Dataset records -
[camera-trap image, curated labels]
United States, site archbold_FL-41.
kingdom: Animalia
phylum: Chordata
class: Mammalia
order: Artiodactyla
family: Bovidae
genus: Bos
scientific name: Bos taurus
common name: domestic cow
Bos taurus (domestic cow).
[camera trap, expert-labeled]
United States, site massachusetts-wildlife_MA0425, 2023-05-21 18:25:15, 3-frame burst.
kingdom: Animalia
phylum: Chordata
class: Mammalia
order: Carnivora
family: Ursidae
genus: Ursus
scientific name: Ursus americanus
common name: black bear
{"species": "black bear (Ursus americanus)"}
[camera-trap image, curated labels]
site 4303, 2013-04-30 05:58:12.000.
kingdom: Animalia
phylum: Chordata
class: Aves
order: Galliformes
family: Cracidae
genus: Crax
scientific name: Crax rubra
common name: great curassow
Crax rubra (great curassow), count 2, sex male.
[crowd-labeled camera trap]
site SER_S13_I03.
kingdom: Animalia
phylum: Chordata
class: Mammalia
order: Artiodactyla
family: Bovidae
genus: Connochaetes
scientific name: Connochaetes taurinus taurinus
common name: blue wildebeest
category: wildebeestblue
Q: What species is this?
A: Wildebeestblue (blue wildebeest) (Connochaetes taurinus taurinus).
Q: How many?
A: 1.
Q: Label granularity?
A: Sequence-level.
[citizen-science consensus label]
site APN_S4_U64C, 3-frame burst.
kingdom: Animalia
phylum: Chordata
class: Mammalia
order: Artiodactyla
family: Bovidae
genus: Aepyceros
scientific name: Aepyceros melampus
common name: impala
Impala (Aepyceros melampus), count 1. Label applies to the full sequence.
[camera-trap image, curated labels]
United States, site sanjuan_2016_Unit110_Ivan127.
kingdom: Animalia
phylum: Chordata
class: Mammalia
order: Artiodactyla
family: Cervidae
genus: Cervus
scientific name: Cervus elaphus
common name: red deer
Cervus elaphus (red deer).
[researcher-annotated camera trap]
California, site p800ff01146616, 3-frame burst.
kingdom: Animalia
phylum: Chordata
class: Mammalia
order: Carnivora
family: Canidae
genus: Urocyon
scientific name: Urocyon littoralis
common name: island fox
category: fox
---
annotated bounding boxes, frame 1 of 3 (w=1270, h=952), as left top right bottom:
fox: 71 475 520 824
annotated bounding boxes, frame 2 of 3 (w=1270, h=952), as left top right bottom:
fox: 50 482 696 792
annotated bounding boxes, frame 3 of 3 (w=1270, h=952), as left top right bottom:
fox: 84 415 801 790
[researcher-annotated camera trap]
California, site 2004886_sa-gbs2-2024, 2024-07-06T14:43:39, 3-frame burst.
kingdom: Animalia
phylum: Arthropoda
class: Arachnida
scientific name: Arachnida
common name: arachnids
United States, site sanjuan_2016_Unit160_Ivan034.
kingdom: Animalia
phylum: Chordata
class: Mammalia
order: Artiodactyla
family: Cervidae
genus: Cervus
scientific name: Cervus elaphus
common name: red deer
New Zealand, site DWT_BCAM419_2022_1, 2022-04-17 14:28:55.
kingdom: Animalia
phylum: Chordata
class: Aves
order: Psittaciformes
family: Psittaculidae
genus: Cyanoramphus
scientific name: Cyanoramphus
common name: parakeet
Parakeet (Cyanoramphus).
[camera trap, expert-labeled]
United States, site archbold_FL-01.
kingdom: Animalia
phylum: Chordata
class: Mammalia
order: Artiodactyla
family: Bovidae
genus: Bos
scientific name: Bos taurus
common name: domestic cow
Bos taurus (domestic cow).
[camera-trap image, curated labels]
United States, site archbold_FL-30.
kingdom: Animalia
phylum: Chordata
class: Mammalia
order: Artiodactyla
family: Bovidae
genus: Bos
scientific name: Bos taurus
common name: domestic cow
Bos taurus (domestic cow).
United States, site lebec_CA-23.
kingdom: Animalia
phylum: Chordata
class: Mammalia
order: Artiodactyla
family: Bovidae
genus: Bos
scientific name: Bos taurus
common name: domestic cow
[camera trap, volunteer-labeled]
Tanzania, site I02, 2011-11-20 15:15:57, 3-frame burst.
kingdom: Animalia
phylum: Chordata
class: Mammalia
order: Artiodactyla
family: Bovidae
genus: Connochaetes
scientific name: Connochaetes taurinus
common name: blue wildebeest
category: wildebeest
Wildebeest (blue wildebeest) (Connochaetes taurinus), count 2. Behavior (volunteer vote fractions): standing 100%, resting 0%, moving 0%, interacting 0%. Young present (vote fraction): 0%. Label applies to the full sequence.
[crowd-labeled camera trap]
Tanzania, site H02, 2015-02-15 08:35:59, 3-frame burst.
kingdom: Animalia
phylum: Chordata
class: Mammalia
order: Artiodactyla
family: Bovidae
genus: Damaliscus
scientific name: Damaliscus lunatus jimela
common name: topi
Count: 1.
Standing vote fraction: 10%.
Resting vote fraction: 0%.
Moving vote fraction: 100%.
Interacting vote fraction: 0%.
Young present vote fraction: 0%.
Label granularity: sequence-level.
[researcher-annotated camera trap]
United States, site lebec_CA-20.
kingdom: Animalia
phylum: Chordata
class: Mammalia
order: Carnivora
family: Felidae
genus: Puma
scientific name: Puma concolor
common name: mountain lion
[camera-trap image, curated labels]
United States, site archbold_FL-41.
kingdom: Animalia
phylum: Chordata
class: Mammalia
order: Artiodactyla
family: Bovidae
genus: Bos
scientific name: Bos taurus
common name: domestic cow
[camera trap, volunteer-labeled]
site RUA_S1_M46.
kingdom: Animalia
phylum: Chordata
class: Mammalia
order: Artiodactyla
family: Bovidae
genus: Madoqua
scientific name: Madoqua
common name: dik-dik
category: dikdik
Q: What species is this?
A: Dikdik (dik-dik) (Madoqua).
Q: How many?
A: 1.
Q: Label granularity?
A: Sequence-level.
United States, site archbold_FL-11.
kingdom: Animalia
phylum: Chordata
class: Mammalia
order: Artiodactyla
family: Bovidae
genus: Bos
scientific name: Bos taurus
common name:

What is being asked -
A complete, exact transcription of the data above is required.

Answer -
[camera-trap image, curated labels]
United States, site archbold_FL-41.
kingdom: Animalia
phylum: Chordata
class: Mammalia
order: Artiodactyla
family: Bovidae
genus: Bos
scientific name: Bos taurus
common name: domestic cow
Bos taurus (domestic cow).
[camera trap, expert-labeled]
United States, site massachusetts-wildlife_MA0425, 2023-05-21 18:25:15, 3-frame burst.
kingdom: Animalia
phylum: Chordata
class: Mammalia
order: Carnivora
family: Ursidae
genus: Ursus
scientific name: Ursus americanus
common name: black bear
{"species": "black bear (Ursus americanus)"}
[camera-trap image, curated labels]
site 4303, 2013-04-30 05:58:12.000.
kingdom: Animalia
phylum: Chordata
class: Aves
order: Galliformes
family: Cracidae
genus: Crax
scientific name: Crax rubra
common name: great curassow
Crax rubra (great curassow), count 2, sex male.
[crowd-labeled camera trap]
site SER_S13_I03.
kingdom: Animalia
phylum: Chordata
class: Mammalia
order: Artiodactyla
family: Bovidae
genus: Connochaetes
scientific name: Connochaetes taurinus taurinus
common name: blue wildebeest
category: wildebeestblue
Q: What species is this?
A: Wildebeestblue (blue wildebeest) (Connochaetes taurinus taurinus).
Q: How many?
A: 1.
Q: Label granularity?
A: Sequence-level.
[citizen-science consensus label]
site APN_S4_U64C, 3-frame burst.
kingdom: Animalia
phylum: Chordata
class: Mammalia
order: Artiodactyla
family: Bovidae
genus: Aepyceros
scientific name: Aepyceros melampus
common name: impala
Impala (Aepyceros melampus), count 1. Label applies to the full sequence.
[camera-trap image, curated labels]
United States, site sanjuan_2016_Unit110_Ivan127.
kingdom: Animalia
phylum: Chordata
class: Mammalia
order: Artiodactyla
family: Cervidae
genus: Cervus
scientific name: Cervus elaphus
common name: red deer
Cervus elaphus (red deer).
[researcher-annotated camera trap]
California, site p800ff01146616, 3-frame burst.
kingdom: Animalia
phylum: Chordata
class: Mammalia
order: Carnivora
family: Canidae
genus: Urocyon
scientific name: Urocyon littoralis
common name: island fox
category: fox
---
annotated bounding boxes, frame 1 of 3 (w=1270, h=952), as left top right bottom:
fox: 71 475 520 824
annotated bounding boxes, frame 2 of 3 (w=1270, h=952), as left top right bottom:
fox: 50 482 696 792
annotated bounding boxes, frame 3 of 3 (w=1270, h=952), as left top right bottom:
fox: 84 415 801 790
[researcher-annotated camera trap]
California, site 2004886_sa-gbs2-2024, 2024-07-06T14:43:39, 3-frame burst.
kingdom: Animalia
phylum: Arthropoda
class: Arachnida
scientific name: Arachnida
common name: arachnids
United States, site sanjuan_2016_Unit160_Ivan034.
kingdom: Animalia
phylum: Chordata
class: Mammalia
order: Artiodactyla
family: Cervidae
genus: Cervus
scientific name: Cervus elaphus
common name: red deer
New Zealand, site DWT_BCAM419_2022_1, 2022-04-17 14:28:55.
kingdom: Animalia
phylum: Chordata
class: Aves
order: Psittaciformes
family: Psittaculidae
genus: Cyanoramphus
scientific name: Cyanoramphus
common name: parakeet
Parakeet (Cyanoramphus).
[camera trap, expert-labeled]
United States, site archbold_FL-01.
kingdom: Animalia
phylum: Chordata
class: Mammalia
order: Artiodactyla
family: Bovidae
genus: Bos
scientific name: Bos taurus
common name: domestic cow
Bos taurus (domestic cow).
[camera-trap image, curated labels]
United States, site archbold_FL-30.
kingdom: Animalia
phylum: Chordata
class: Mammalia
order: Artiodactyla
family: Bovidae
genus: Bos
scientific name: Bos taurus
common name: domestic cow
Bos taurus (domestic cow).
United States, site lebec_CA-23.
kingdom: Animalia
phylum: Chordata
class: Mammalia
order: Artiodactyla
family: Bovidae
genus: Bos
scientific name: Bos taurus
common name: domestic cow
[camera trap, volunteer-labeled]
Tanzania, site I02, 2011-11-20 15:15:57, 3-frame burst.
kingdom: Animalia
phylum: Chordata
class: Mammalia
order: Artiodactyla
family: Bovidae
genus: Connochaetes
scientific name: Connochaetes taurinus
common name: blue wildebeest
category: wildebeest
Wildebeest (blue wildebeest) (Connochaetes taurinus), count 2. Behavior (volunteer vote fractions): standing 100%, resting 0%, moving 0%, interacting 0%. Young present (vote fraction): 0%. Label applies to the full sequence.
[crowd-labeled camera trap]
Tanzania, site H02, 2015-02-15 08:35:59, 3-frame burst.
kingdom: Animalia
phylum: Chordata
class: Mammalia
order: Artiodactyla
family: Bovidae
genus: Damaliscus
scientific name: Damaliscus lunatus jimela
common name: topi
Count: 1.
Standing vote fraction: 10%.
Resting vote fraction: 0%.
Moving vote fraction: 100%.
Interacting vote fraction: 0%.
Young present vote fraction: 0%.
Label granularity: sequence-level.
[researcher-annotated camera trap]
United States, site lebec_CA-20.
kingdom: Animalia
phylum: Chordata
class: Mammalia
order: Carnivora
family: Felidae
genus: Puma
scientific name: Puma concolor
common name: mountain lion
[camera-trap image, curated labels]
United States, site archbold_FL-41.
kingdom: Animalia
phylum: Chordata
class: Mammalia
order: Artiodactyla
family: Bovidae
genus: Bos
scientific name: Bos taurus
common name: domestic cow
[camera trap, volunteer-labeled]
site RUA_S1_M46.
kingdom: Animalia
phylum: Chordata
class: Mammalia
order: Artiodactyla
family: Bovidae
genus: Madoqua
scientific name: Madoqua
common name: dik-dik
category: dikdik
Q: What species is this?
A: Dikdik (dik-dik) (Madoqua).
Q: How many?
A: 1.
Q: Label granularity?
A: Sequence-level.
United States, site archbold_FL-11.
kingdom: Animalia
phylum: Chordata
class: Mammalia
order: Artiodactyla
family: Bovidae
genus: Bos
scientific name: Bos taurus
common name:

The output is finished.